No final de um debate que durou 18 horas, o parlamento aprovou, com dois terços dos votos, a alteração constitucional que vai permitir duas reeleições consecutivas do presidente, em vez de apenas uma.

Evo Morales, 55 anos, é o presidente há mais tempo em exercício na América latina, tendo sido eleito no final de 2005 com 54% dos votos, reeleito no final de 2009 com 64%, e eleito de novo em 2014 com 61% dos votos.

O seu atual mandato termina em 2020 e as eleições estão previstas para o final de 2019.

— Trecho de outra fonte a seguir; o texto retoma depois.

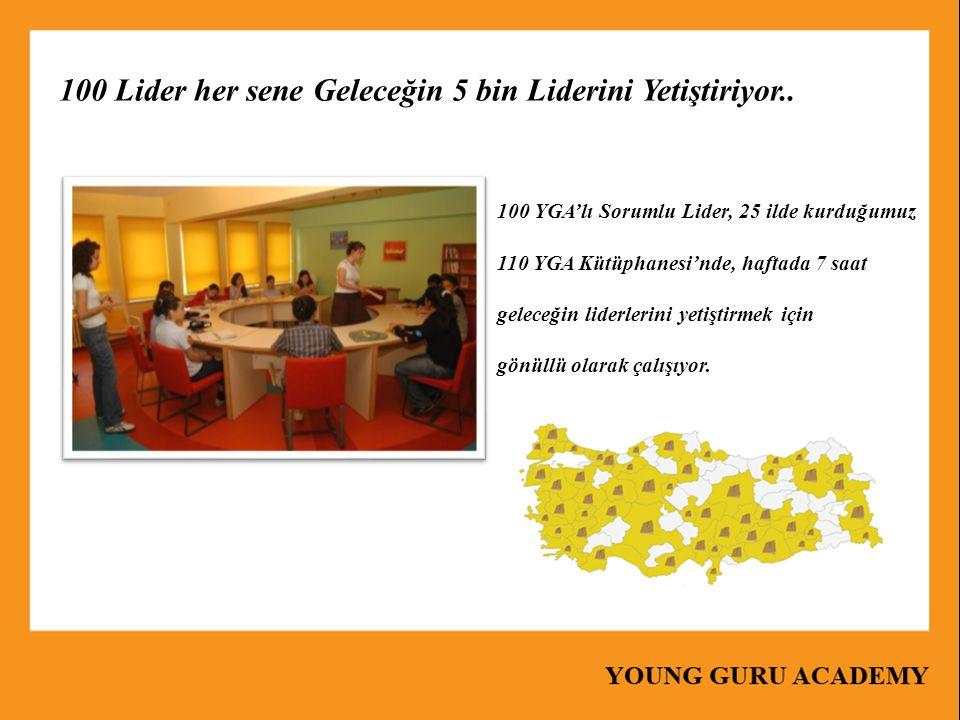 100 YGA'lı Sorumlu Lider, 25 ilde kurduğumuz 110 YGA Kütüphanesi'nde, haftada 7 saat geleceğin liderlerini yetiştirmek için gönüllü olarak çalışıyor.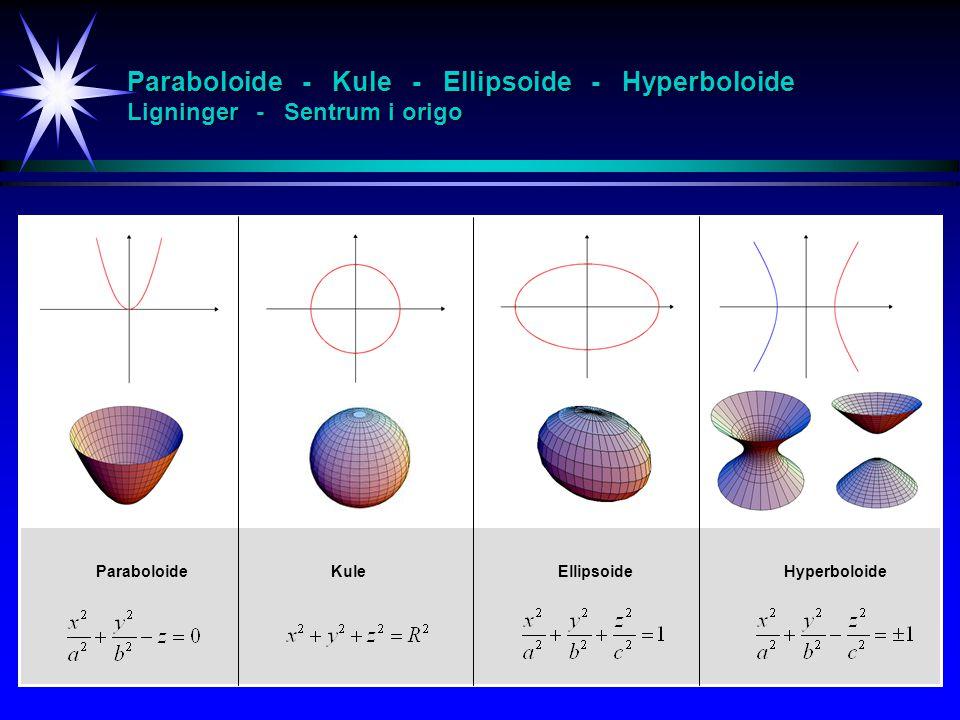 Paraboloide - Kule - Ellipsoide - Hyperboloide Ligninger - Sentrum i origo KuleParaboloideEllipsoideHyperboloide..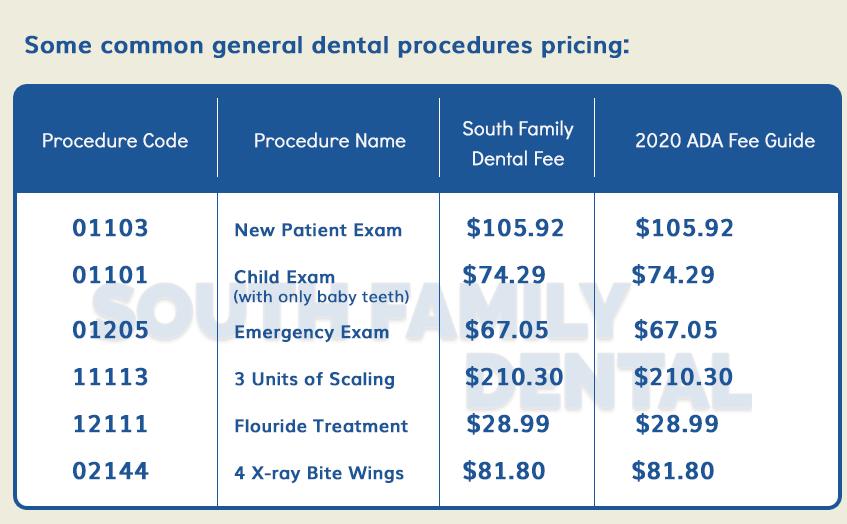 South Family Dental 2020 Dental Fee Guide
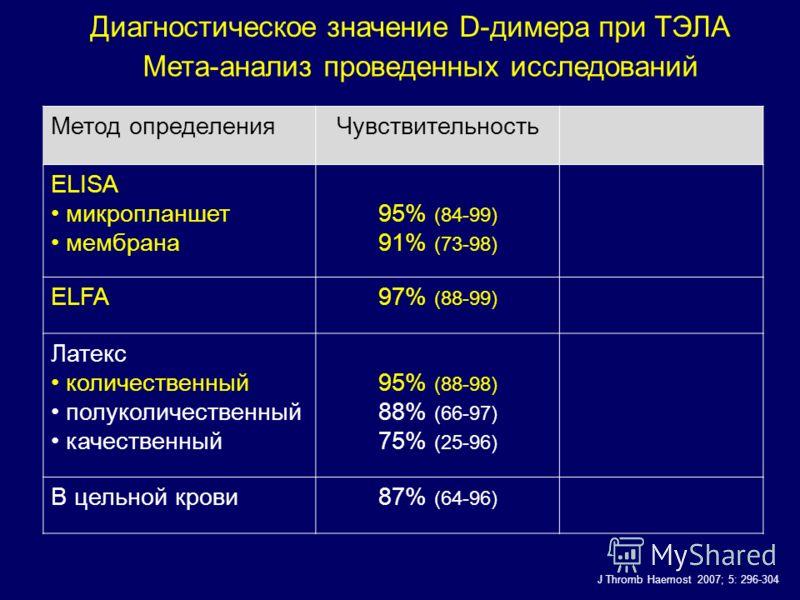 Метод определенияЧувствительность ELISA микропланшет мембрана 95% (84-99) 91% (73-98) ELFA97% (88-99) Латекс количественный полуколичественный качественный 95% (88-98) 88% (66-97) 75% (25-96) В цельной крови87% (64-96) Диагностическое значение D-диме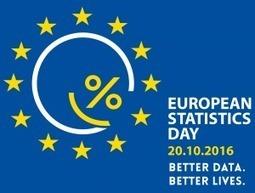 Dia Europeu de l'Estadística | Terrassa: economia i societat | Scoop.it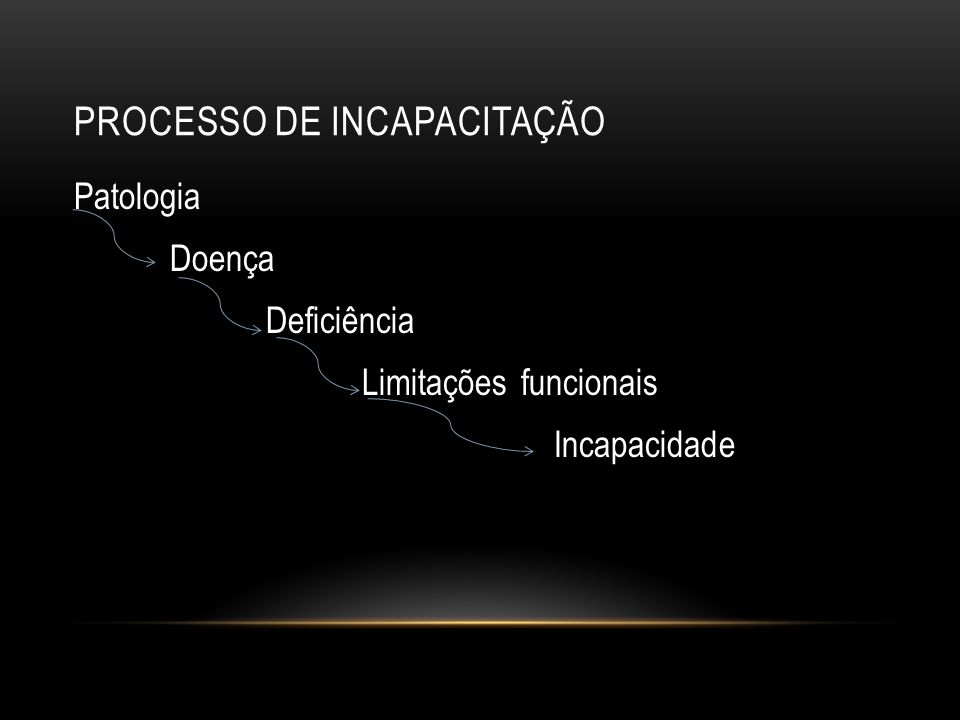 Processo de incapacitação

A oposição, fragilizada pela sua falta de unidade, considera que Evo Morales não podia recandidatar-se em 2014 porque a Constituição não permite, desde 2009, mais do que dois mandatos consecutivos.

O Supremo Tribunal da Bolívia considerou em 2013 que o primeiro mandato de Morales não contava porque a nova regra constitucional não estava ainda em vigor.

Antigo representante dos agricultores produtores de folha de coca, Evo Morales é o primeiro Presidente ameríndio da Bolívia.